• What you have to do:
Translate this sentence from the passage on ACA MLR standards into Spanish: "For insurers that sell large group plans, the minimum MLR is 85%."

• Page text:
The ACA MLR provisions took effect in calendar year 2011. The Department of Health and Human Services (“HHS”) announced in July 2012 that based on 2011 performance, insurers covered by the law would be required to issue about $1.1 billion in rebates to 12.8 million individuals by August 1, 2012. About 80 million people were covered by insurance plans subject to the MLR standards in 2011. Of that total, about 66.7 million were insured by companies that met the MLR standards, and 12.8 million, or 14%, were covered by companies that did not.
MLR Reporting Requirements under ACA
The ACA MLR standards require that covered insurers in the individual and small group markets meet a minimum MLR of 80%. For insurers that sell large group plans, the minimum MLR is 85%. The higher MLR requirement for the large group market accounts for economies of scale; in other words, it’s more efficient to sell insurance to a large company that will offer coverage for many individuals and families than it is to have to market a product to one individual at a time, or to firms that cover a smaller group of individuals. Thus, the higher MLR standard for large companies reflects their assumed lower administrative costs.

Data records
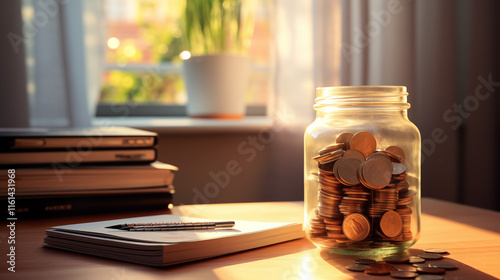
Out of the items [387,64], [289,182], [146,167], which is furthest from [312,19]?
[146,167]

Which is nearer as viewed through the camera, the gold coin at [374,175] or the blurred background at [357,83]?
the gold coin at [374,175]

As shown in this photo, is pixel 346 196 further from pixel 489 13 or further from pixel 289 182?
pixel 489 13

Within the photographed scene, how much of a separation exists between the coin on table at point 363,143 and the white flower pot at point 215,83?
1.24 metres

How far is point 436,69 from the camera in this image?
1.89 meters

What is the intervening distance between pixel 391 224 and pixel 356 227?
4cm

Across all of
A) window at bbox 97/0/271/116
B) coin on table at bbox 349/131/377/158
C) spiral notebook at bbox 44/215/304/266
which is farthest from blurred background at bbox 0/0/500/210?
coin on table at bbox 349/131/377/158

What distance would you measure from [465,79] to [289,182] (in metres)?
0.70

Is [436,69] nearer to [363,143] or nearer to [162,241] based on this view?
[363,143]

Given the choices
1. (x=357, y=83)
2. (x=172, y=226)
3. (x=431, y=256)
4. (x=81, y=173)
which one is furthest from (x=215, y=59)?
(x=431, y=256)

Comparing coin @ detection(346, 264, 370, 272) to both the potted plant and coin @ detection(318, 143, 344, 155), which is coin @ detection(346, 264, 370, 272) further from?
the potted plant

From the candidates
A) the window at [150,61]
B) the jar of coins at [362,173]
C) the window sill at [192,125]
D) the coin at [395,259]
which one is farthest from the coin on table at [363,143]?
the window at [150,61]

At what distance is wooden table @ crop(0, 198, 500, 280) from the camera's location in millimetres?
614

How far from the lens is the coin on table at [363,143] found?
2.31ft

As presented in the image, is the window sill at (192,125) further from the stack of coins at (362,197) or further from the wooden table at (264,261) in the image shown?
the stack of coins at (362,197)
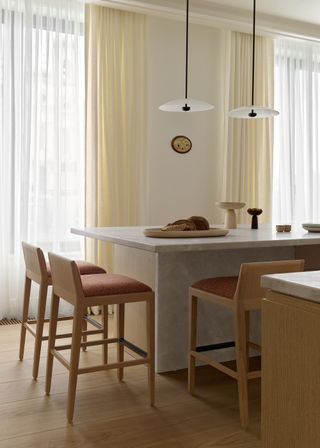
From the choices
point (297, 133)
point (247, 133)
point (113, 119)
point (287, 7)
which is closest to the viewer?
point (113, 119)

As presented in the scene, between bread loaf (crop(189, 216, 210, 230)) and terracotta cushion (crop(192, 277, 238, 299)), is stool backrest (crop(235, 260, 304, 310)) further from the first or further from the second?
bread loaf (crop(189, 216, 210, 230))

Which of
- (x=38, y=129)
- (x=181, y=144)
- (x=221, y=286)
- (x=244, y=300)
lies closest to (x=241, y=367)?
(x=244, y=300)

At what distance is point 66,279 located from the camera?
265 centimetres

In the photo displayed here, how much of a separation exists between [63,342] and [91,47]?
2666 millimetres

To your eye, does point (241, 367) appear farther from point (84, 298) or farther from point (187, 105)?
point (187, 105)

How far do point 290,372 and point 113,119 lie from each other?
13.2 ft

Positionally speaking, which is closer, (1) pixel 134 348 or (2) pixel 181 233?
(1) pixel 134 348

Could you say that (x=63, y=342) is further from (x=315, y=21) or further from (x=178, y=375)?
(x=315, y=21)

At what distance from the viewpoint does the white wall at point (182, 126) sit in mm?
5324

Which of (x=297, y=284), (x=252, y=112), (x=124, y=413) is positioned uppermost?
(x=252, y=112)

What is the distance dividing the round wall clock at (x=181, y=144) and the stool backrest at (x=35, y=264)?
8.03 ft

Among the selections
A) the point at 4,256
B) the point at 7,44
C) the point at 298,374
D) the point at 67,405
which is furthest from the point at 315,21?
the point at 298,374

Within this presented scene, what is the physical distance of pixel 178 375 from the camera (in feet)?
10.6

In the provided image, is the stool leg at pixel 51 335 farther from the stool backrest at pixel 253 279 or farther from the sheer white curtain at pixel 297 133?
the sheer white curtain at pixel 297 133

* * *

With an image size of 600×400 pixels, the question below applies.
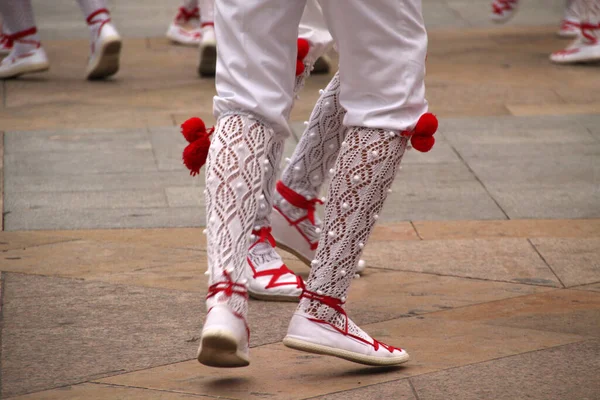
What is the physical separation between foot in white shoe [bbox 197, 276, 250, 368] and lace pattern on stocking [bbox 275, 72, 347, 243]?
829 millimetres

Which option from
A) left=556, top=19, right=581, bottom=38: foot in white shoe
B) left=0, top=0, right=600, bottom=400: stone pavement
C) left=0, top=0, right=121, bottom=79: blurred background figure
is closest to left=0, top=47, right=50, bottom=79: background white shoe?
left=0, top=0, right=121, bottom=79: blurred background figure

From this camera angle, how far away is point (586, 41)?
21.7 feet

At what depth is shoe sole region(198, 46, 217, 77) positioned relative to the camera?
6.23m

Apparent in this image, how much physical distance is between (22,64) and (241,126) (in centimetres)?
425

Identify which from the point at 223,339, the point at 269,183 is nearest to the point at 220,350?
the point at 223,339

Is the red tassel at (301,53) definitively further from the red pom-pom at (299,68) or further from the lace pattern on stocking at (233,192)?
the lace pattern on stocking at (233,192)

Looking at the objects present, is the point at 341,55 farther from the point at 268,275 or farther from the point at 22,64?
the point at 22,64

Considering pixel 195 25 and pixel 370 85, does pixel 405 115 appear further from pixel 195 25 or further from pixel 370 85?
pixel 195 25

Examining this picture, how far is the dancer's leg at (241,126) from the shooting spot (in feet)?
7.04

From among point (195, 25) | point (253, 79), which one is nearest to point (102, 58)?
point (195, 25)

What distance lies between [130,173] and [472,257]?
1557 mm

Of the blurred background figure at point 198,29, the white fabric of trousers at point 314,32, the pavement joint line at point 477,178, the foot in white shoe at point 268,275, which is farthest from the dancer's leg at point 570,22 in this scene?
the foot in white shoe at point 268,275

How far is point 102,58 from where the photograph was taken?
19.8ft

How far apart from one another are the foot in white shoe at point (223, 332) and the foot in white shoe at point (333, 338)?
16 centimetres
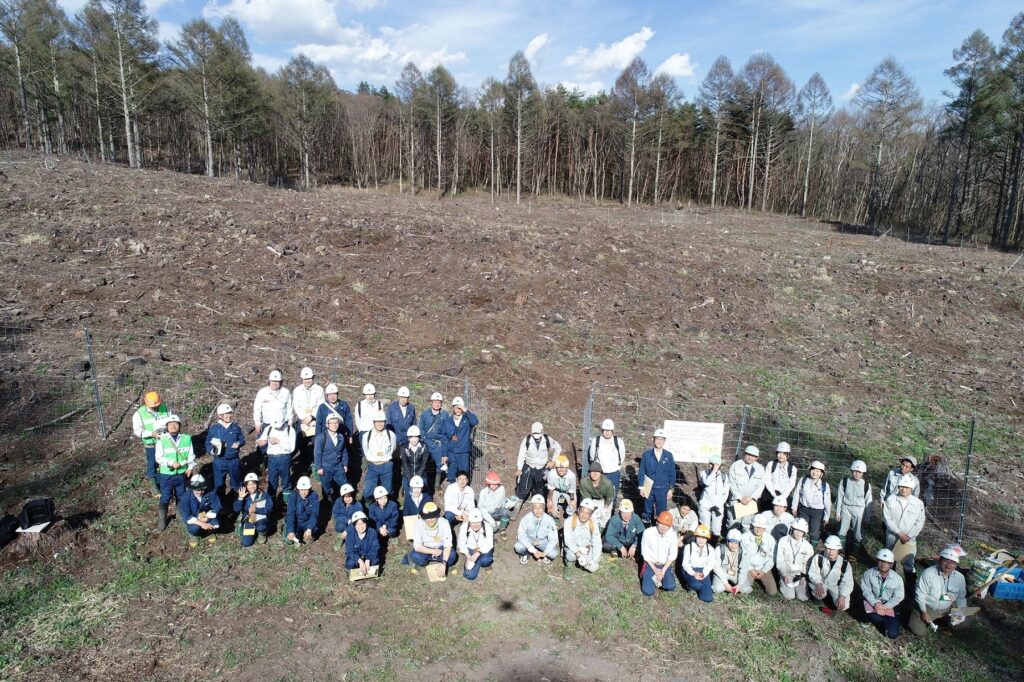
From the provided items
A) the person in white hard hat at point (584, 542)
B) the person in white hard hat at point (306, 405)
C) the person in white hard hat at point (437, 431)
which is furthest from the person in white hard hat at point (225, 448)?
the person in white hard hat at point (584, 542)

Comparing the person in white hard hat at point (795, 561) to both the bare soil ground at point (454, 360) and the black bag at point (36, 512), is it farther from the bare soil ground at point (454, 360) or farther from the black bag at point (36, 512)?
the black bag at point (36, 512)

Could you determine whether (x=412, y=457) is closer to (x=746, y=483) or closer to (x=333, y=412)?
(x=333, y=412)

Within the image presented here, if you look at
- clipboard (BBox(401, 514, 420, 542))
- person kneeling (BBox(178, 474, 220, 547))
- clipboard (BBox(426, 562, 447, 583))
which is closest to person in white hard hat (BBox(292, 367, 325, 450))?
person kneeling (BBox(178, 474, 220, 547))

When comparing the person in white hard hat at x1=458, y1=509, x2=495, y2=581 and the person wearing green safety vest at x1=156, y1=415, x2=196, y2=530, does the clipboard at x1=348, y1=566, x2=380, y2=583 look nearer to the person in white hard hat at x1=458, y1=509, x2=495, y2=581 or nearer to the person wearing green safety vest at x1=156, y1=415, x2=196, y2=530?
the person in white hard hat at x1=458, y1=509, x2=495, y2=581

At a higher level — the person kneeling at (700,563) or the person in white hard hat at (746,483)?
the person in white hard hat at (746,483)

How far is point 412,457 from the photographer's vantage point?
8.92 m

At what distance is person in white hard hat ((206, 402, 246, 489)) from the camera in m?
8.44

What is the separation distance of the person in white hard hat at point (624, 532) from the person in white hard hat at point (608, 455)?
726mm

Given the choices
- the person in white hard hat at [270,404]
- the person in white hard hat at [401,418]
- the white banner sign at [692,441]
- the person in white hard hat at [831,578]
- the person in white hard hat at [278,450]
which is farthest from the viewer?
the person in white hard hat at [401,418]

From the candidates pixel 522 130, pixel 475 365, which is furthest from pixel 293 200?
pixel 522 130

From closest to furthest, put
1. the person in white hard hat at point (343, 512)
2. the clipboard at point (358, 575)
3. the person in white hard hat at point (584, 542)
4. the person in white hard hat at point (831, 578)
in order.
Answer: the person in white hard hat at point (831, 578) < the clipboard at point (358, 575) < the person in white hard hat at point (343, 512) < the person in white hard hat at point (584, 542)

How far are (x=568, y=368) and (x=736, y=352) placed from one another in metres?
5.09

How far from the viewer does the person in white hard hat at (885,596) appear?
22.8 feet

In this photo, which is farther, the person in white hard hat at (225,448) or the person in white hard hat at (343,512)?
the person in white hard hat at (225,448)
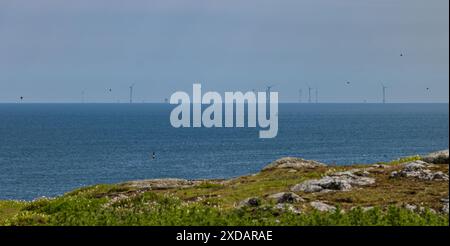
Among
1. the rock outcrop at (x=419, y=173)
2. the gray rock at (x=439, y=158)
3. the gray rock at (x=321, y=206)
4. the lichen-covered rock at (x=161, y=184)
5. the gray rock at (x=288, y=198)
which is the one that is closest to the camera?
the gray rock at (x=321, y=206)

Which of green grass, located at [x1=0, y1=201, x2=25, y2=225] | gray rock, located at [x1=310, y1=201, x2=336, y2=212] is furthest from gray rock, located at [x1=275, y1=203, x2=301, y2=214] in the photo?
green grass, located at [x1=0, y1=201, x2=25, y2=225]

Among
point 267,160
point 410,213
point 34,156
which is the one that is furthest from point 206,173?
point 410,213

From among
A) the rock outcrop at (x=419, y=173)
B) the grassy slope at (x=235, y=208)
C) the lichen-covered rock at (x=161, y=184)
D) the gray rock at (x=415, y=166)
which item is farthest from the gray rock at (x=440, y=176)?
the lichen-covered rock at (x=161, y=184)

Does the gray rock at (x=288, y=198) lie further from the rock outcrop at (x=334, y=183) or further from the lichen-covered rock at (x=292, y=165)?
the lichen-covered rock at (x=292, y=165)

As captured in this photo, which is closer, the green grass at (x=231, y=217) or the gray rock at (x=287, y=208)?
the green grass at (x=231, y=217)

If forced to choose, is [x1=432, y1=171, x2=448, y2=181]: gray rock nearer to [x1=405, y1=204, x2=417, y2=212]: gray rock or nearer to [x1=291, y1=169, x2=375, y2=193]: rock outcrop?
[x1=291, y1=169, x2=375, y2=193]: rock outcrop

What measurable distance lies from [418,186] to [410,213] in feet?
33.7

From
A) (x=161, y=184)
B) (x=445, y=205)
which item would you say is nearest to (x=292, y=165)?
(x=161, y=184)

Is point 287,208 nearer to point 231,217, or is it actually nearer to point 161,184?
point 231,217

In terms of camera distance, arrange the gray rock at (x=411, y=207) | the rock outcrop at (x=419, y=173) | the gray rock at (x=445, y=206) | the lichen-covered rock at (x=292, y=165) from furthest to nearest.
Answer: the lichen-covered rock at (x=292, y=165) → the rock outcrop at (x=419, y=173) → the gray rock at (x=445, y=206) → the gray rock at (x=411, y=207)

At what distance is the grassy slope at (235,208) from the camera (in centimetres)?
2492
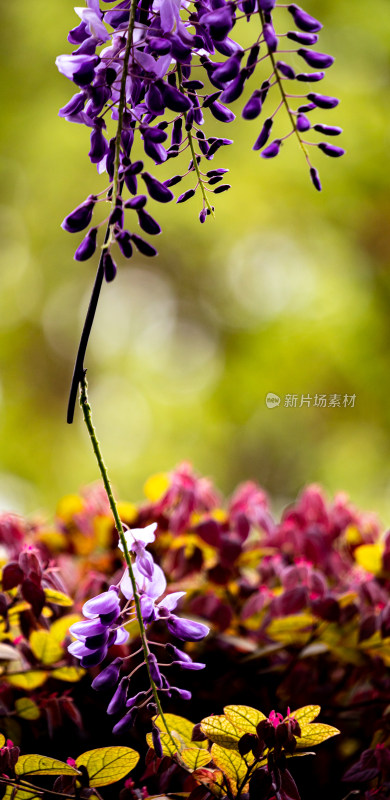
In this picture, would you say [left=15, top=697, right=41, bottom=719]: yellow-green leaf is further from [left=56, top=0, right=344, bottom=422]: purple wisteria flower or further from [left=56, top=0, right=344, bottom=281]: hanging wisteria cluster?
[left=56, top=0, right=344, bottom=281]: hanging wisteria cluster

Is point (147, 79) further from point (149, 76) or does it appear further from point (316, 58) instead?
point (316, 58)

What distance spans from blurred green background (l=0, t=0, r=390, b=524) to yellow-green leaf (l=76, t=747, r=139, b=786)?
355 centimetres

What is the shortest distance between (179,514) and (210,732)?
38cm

--

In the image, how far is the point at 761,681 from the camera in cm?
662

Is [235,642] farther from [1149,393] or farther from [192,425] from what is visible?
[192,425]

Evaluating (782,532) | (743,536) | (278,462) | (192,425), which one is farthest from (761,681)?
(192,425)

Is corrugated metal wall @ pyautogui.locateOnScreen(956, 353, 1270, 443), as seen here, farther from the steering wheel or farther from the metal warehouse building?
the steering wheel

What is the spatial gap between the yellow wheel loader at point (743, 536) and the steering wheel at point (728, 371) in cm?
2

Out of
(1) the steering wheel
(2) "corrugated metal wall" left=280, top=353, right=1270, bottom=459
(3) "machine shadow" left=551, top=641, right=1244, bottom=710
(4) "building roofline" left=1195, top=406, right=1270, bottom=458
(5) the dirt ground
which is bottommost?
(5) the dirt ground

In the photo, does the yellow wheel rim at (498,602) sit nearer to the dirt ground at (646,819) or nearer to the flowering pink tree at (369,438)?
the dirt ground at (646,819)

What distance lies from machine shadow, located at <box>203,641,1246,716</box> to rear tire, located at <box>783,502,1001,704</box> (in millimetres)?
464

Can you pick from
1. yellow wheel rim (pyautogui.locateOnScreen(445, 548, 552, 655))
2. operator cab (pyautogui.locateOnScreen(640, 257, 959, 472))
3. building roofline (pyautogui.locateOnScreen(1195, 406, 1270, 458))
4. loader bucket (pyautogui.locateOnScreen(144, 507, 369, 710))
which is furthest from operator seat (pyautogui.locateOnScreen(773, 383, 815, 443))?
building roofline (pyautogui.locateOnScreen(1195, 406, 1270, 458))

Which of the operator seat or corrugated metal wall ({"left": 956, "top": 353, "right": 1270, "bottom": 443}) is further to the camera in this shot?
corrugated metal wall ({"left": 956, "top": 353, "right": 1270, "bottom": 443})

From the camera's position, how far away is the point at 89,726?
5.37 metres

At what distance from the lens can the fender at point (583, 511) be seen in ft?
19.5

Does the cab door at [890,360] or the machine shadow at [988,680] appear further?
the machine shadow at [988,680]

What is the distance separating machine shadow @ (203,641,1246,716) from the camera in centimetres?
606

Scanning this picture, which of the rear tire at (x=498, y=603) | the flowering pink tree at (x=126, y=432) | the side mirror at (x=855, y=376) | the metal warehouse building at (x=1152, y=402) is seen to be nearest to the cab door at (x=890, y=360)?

• Result for this task:
Para las aseguradoras que venden planes para grupos grandes, el MLR mínimo es del 85 %.